Nunca llueve al sur de California cantaba Albert Hammond con voz de nota ronca en aquel lejano 1973 que coronó a Amparo Muñoz Miss Universo, situó en segunda posición el Eres tú de Mocedades y apeó de un bombazo al general Carrero Blanco de su posición de guardameta de una selección que pedía un cambio de entrenador a voz en grito. El estado norteamericano, con sus chicas rubias en bikini, sus musculados surfistas, y ese todo va bien si te subes a la cresta de la American Way of Life dejaba babeantes a los españoles que seguían vistiendo de pana y alpargata.

Palma aspira a ser California aunque no nos lo digan claramente. Se intentó con la embajada de Michael Douglas y su desembarco de actores de Hollywood pero sus diversos calentones y sus apretones de mano con Jaume Matas le convirtieron en personaje sospechoso. Nos costó un riñón. Recuerden.

Ahora que somos pobretones por culpa de la crisis financiera que es como decir que la culpa de que a Caperucita se la comiera el lobo la tenía ella por ir provocándole, y de los lobos, éstos sí, que robaron con total impunidad, nuestra manera de ser California la dejamos en manos de los de a pie. El común siempre se mueve por una lógica aplastante.

Una ciudad que ve cómo sus visitantes se las gastan en bermudas y camiseta para ir de visita a su mejor arquitectura, bien puede hacer del asfalto su mejor mar para buscarle su ola. Un hombre avanza semidesnudo de cintura para arriba por la calle. Agarra con fuerza su tabla de surf. De cintura para abajo, una toalla le ciñe como si fuera una sábana santa. El cabello largo, visto de espaldas, le da semblante de californiano, esos de abdomen de pastilla. Ni chancletas calza. Anda descalzo por el mar de una calle como si fuera un Cristo.

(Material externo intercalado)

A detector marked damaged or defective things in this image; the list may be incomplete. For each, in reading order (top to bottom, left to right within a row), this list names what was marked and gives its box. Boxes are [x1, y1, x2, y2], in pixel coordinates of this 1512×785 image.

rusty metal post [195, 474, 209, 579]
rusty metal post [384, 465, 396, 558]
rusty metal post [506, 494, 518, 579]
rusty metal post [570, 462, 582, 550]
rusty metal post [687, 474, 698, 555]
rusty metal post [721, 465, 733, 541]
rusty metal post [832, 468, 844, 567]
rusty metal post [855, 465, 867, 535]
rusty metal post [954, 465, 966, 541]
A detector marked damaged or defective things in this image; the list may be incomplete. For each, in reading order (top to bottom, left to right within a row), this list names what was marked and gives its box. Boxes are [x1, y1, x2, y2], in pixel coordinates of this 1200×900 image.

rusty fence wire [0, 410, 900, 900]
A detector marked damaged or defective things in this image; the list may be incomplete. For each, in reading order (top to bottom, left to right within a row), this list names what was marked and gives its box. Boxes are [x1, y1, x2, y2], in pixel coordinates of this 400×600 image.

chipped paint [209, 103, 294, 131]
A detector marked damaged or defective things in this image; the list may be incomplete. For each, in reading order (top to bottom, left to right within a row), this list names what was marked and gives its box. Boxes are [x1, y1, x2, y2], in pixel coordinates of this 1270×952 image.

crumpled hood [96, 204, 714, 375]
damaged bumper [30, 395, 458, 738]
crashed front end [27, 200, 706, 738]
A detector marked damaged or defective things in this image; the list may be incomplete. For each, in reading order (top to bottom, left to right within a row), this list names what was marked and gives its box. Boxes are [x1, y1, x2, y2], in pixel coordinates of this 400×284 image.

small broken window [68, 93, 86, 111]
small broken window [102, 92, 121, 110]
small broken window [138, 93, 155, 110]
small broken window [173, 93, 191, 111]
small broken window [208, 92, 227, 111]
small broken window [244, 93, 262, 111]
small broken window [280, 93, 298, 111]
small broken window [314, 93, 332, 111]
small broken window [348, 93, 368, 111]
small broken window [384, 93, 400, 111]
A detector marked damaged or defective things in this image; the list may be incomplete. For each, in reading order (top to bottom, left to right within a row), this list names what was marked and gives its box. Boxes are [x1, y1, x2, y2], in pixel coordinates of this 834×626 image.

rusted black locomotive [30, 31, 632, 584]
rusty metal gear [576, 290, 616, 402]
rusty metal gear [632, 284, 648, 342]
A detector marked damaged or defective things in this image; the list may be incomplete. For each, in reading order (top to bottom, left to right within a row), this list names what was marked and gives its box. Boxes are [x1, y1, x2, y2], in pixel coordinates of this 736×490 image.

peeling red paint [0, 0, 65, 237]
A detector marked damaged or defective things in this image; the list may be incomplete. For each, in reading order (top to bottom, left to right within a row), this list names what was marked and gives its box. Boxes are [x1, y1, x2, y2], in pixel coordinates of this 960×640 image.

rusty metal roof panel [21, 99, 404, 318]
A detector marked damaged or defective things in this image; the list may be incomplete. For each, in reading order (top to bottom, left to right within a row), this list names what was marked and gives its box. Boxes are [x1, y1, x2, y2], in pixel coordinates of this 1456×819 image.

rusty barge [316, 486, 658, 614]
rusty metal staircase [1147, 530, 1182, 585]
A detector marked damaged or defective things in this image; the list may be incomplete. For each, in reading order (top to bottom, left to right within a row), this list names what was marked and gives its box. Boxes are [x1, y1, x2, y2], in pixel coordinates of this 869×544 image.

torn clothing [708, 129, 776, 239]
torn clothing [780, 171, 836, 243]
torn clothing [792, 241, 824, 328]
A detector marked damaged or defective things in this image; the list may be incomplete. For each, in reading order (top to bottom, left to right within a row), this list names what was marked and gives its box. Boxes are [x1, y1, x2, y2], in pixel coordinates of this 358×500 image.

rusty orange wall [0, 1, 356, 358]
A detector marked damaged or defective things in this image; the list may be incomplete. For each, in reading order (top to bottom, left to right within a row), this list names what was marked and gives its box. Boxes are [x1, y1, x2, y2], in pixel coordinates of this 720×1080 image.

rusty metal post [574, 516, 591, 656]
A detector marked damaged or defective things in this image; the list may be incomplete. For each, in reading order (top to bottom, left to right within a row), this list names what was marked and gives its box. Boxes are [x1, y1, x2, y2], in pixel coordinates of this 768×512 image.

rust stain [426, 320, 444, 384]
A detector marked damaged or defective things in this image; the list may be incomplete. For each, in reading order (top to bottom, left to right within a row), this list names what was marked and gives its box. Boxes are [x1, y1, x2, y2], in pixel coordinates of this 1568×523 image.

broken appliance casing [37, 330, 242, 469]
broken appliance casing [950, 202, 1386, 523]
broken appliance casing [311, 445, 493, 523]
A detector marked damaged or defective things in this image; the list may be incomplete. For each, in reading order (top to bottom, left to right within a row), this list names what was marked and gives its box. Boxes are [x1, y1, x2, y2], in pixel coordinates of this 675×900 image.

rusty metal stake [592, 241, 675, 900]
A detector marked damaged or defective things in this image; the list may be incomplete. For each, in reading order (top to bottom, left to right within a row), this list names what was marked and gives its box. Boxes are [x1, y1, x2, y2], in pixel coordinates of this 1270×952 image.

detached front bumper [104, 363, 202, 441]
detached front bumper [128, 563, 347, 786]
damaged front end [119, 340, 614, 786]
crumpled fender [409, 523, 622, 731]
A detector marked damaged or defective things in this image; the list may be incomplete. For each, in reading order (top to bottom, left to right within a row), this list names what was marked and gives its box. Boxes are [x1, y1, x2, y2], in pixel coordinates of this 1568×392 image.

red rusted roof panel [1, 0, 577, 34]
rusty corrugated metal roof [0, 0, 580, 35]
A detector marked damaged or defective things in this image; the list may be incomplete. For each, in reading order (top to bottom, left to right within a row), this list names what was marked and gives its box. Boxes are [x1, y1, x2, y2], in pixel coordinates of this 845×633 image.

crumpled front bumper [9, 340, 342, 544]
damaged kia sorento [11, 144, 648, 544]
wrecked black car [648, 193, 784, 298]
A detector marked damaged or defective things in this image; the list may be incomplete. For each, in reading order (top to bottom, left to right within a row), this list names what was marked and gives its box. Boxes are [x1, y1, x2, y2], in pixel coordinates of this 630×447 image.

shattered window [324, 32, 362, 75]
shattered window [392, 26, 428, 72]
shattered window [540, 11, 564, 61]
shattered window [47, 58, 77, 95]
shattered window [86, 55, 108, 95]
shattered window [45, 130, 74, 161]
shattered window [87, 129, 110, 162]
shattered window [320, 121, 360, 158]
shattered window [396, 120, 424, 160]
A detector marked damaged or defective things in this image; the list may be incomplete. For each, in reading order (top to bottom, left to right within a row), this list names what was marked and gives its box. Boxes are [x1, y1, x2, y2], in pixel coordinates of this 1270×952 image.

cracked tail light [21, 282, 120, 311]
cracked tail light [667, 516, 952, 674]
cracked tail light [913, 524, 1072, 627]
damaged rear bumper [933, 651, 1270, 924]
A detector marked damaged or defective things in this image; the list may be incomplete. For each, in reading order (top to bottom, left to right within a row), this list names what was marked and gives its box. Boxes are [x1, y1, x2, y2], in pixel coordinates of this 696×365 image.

El surf tiene detrás una filosofía que sustenta ese ejercicio de búsqueda de equilibrio con escasos medios. Es la belleza con economía de recursos: el ser humano subido a una tabla desafiando los elementos que tiene en su contra. Es, también, un ejercicio de espera, lleno de incertidumbres, con una duración efímera y a la vez una compensación máxima. Es una lección de humildad según como se mire porque los surfistas suelen estar más tiempo en el agua que sobre la tabla, es decir, se caen a menudo, pero se vuelven a levantar porque en eso consiste el deporte, el juego. Si me apuran, la vida.

Ver a un surfista en plena ciudad, caminando por el asfalto de Palma como si fuera una playa del Pacífico es aceptar que vivimos en ciudad todo es posible, que de buenas a primeras podemos ser un California dreaming, que el aliño informal no es censurado en una normativa con muchos altibajos, tantos como la cresta de esa ola que nos hace sentirnos pequeños dioses. Dioses de asfalto.